- [Instruções a seguir]: Retome a entrevista ao candidato socialista à Câmara de Grândola e continue-a logo a seguir à última frase apresentada.

- [Excerto do documento]:

----------------

Candidato socialista propõe governação mais próxima das pessoas para promover a diversificação económica e valorizar o território de forma sustentável
Com uma vida dedicada ao associativismo local e à intervenção cívica, Luís Vital Alexandre, de 52 anos, avança com a candidatura à presidência da Câmara Municipal de Grândola pelo Partido Socialista, motivado por aquilo que considera ser um ciclo de estagnação autárquica após doze anos de governação comunista.
Em entrevista a O SETUBALENSE, o vereador traça um duro diagnóstico ao estado actual do concelho, aponta a falta de estratégia, a centralização de decisões e a excessiva dependência do turismo como factores que têm acentuado as desigualdades entre o litoral e o interior.
Habitação inacessível, escolas degradadas e falta de investimento social são alguns dos problemas identificados por Luís Vital Alexandre. Como resposta, propõe uma governação mais próxima das pessoas, que devolva capacidade de intervenção às freguesias, promova a diversificação económica e valorize o território de forma sustentável. Com uma forte crítica à gestão financeira da autarquia, acusa o actual executivo de guardar dinheiro “no banco” em vez de o investir no bem-estar da população.
O que o motivou a aceitar o desafio de se candidatar à presidência da Câmara Municipal de Grândola?
Nasci, cresci e fiz toda a minha vida em Grândola. Estive sempre envolvido socialmente, em colectividades, associações e também participação política. Foi a forma que encontrei de devolver tudo o que me deu esta terra da fraternidade e que fez de mim o homem que sou hoje. Estes 12 anos de ciclo autárquico, em que a CDU dirigiu os destinos do nosso concelho, trouxeram Grândola a uma situação de impasse. Fala-se muito de Grândola, mas de uma Grândola que não é dos grandolenses. E é por um concelho que invista nas suas pessoas que me candidato.
Tendo já sido vereador e estando ligado ao movimento associativo, como descreve a sua trajectória política até agora e a preparação para este novo desafio?
Desde cedo que me envolvi no movimento associativo e essa trajectória acabou por culminar na presidência da Sociedade Musical Fraternidade Operária Grandolense, uma instituição com uma história de resistência à ditadura e de exercício da liberdade que o 25 de Abril nos trouxe. Não confundo esses dois planos: o meu trabalho no associativismo teve um propósito, a minha candidatura à Câmara tem outro. No associativismo faz-se muito pela nossa terra, pelos nossos jovens, por aqueles que mais precisam. Mas é um trabalho direccionado. A candidatura à Câmara é a afirmação de que Grândola precisa de visão, de estratégia, da coerência que esta gestão foi incapaz de ter nas suas decisões.

----------------

- [Dados para análise]:

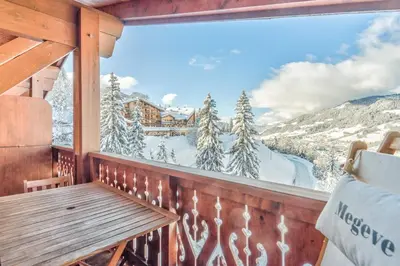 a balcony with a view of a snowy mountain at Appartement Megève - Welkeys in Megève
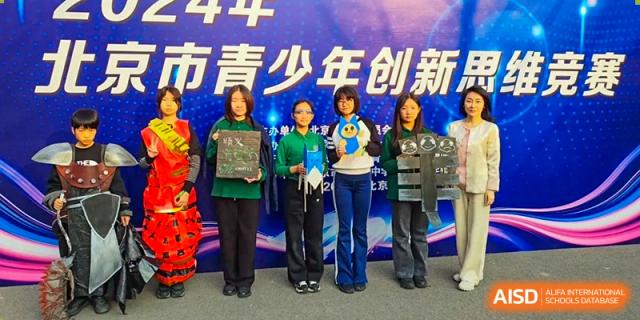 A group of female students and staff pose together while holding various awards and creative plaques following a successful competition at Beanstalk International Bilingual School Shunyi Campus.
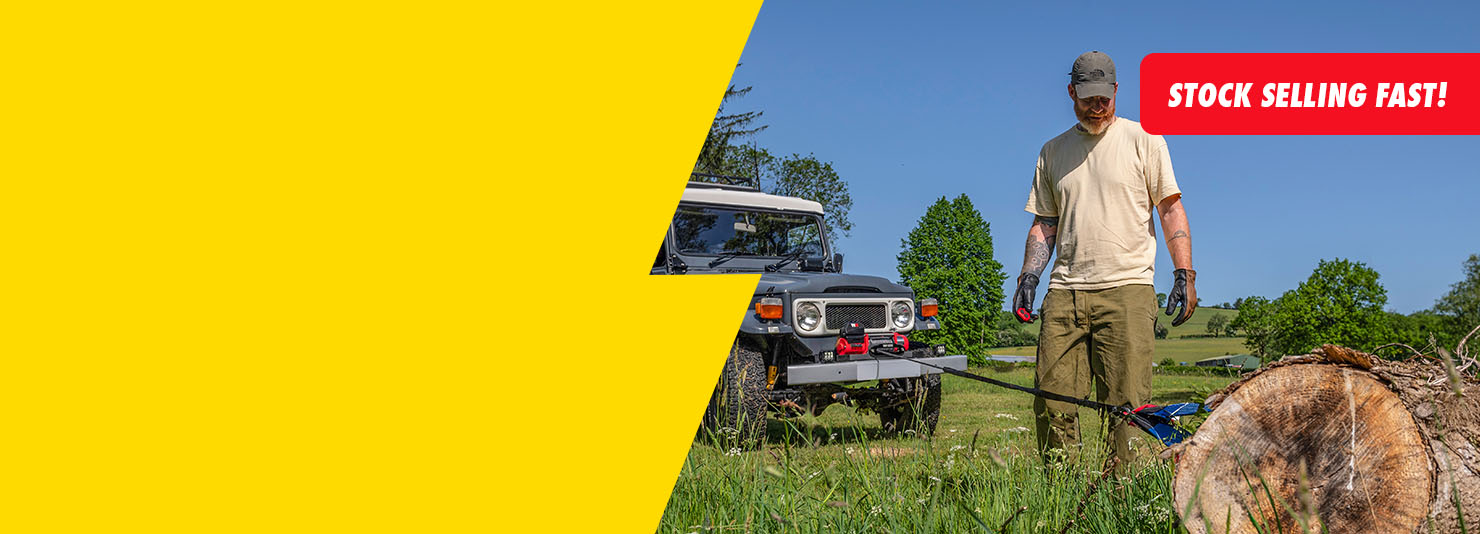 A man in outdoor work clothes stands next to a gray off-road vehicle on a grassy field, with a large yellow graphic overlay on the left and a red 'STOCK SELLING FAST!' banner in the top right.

----------------

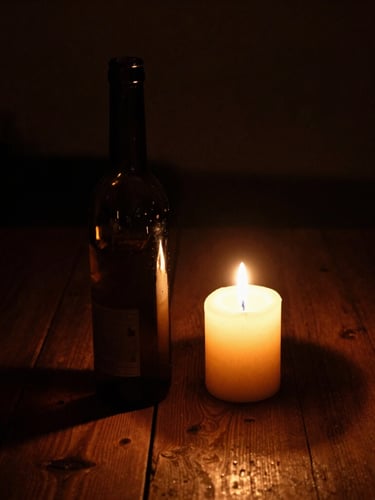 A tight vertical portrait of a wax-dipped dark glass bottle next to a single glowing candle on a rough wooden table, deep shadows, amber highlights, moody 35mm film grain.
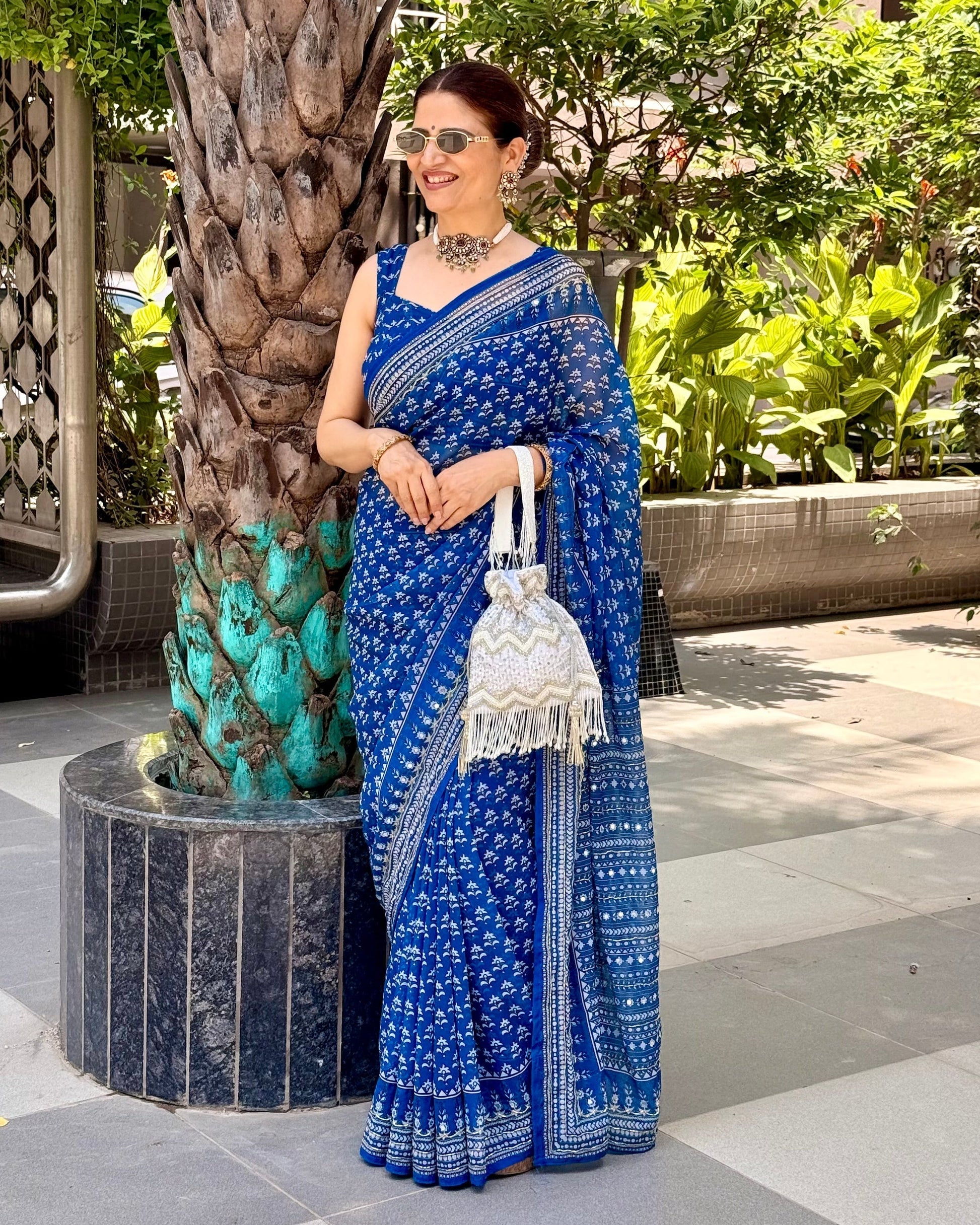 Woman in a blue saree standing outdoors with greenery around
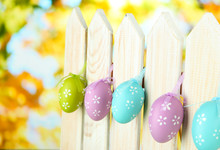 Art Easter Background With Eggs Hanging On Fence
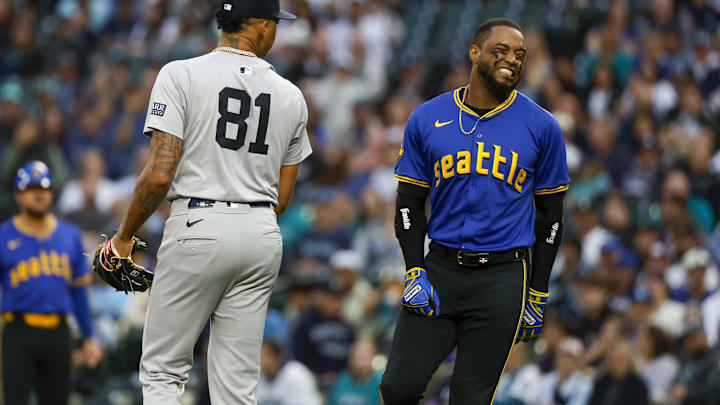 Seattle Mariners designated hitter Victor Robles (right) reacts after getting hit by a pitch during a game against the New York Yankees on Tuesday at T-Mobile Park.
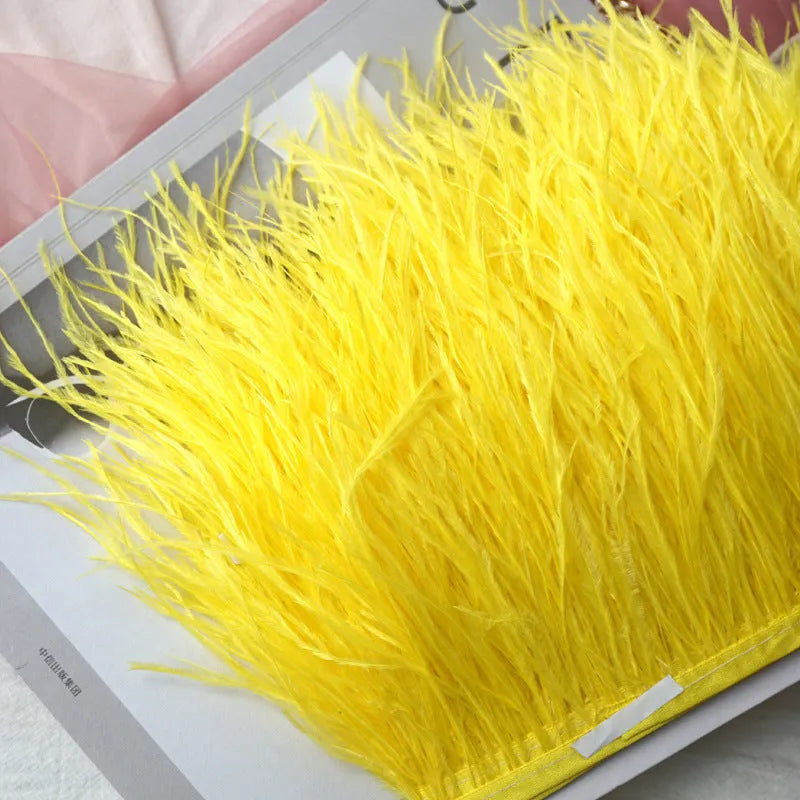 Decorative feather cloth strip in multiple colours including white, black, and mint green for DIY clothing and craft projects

----------------

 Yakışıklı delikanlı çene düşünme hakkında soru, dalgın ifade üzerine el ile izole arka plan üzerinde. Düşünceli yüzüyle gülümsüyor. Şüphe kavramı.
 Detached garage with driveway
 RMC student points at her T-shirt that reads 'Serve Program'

----------------

- [Resposta à tarefa]:
Quais são as principais necessidades do concelho que o levaram a avançar com esta candidatura?
O concelho é muito grande e a assimetria entre litoral e interior agravou-se imenso. O distanciamento em relação aos problemas concretos das pessoas é enorme, parece que a política municipal se centrou apenas num modelo de desenvolvimento turístico que em nada beneficia os grandolenses. É incompreensível que, com o nível de investimento que há neste momento no nosso concelho, a autarquia não exija aos investidores uma verdadeira política de responsabilidade social. O turismo tem imensas vantagens, na criação de emprego e investimento, mas deixa uma pegada que se reflecte no aumento do preço das casas, ou na pressão sobre os serviços. Competia à Câmara garantir que esse crescimento fosse acompanhado de casas a preços acessíveis, escolas e creches para o aumento de procura que temos sentido no concelho. Ou lares e cuidados de saúde. Nada disso foi feito. A Câmara guarda o dinheiro no banco, onde tem 50 milhões de euros, sem se preocupar em investir nas pessoas. Se conseguirmos dotar a gestão municipal de uma estratégia coerente, com esta disponibilidade financeira podermos suprir muitas das lacunas que hoje sentimos no nosso concelho.
Quais são as suas propostas para garantir um desenvolvimento urbano sustentável e equilibrado?
Primeiro que tudo centrar a política nas pessoas. Na requalificação das escolas, no aumento da oferta de creches, no reforço da oferta de serviços sociais como os lares, mas também no apoio aos mais necessitados. O dinheiro que tem chegado ao concelho tem de ser canalizado para beneficiar quem aqui vive e quem aqui quer trabalhar. Tudo o que não tem sido feito, na verdade. Depois, uma verdadeira estratégia de promoção de habitação, que terá de ter a intervenção da Câmara, mas também dos privados e do sector cooperativo. E, muito importante, a diversificação da economia local. O turismo é um dos sectores mais vulneráveis a crises económicas. Este Executivo não só não fez nada tendo em vista a atracção de investimento além do investimento turístico, como desdenha um pouco dessa ideia. Precisamos de investir no sector primário, mas também na pequena indústria, na logística, na economia digital. Note-se que Grândola tem uma localização geográfica estratégica, mas nada tem sido feito para a capitalizar.
O que pensa sobre a questão da habitação em Grândola, especialmente no que diz respeito aos jovens e às famílias com dificuldades económicas?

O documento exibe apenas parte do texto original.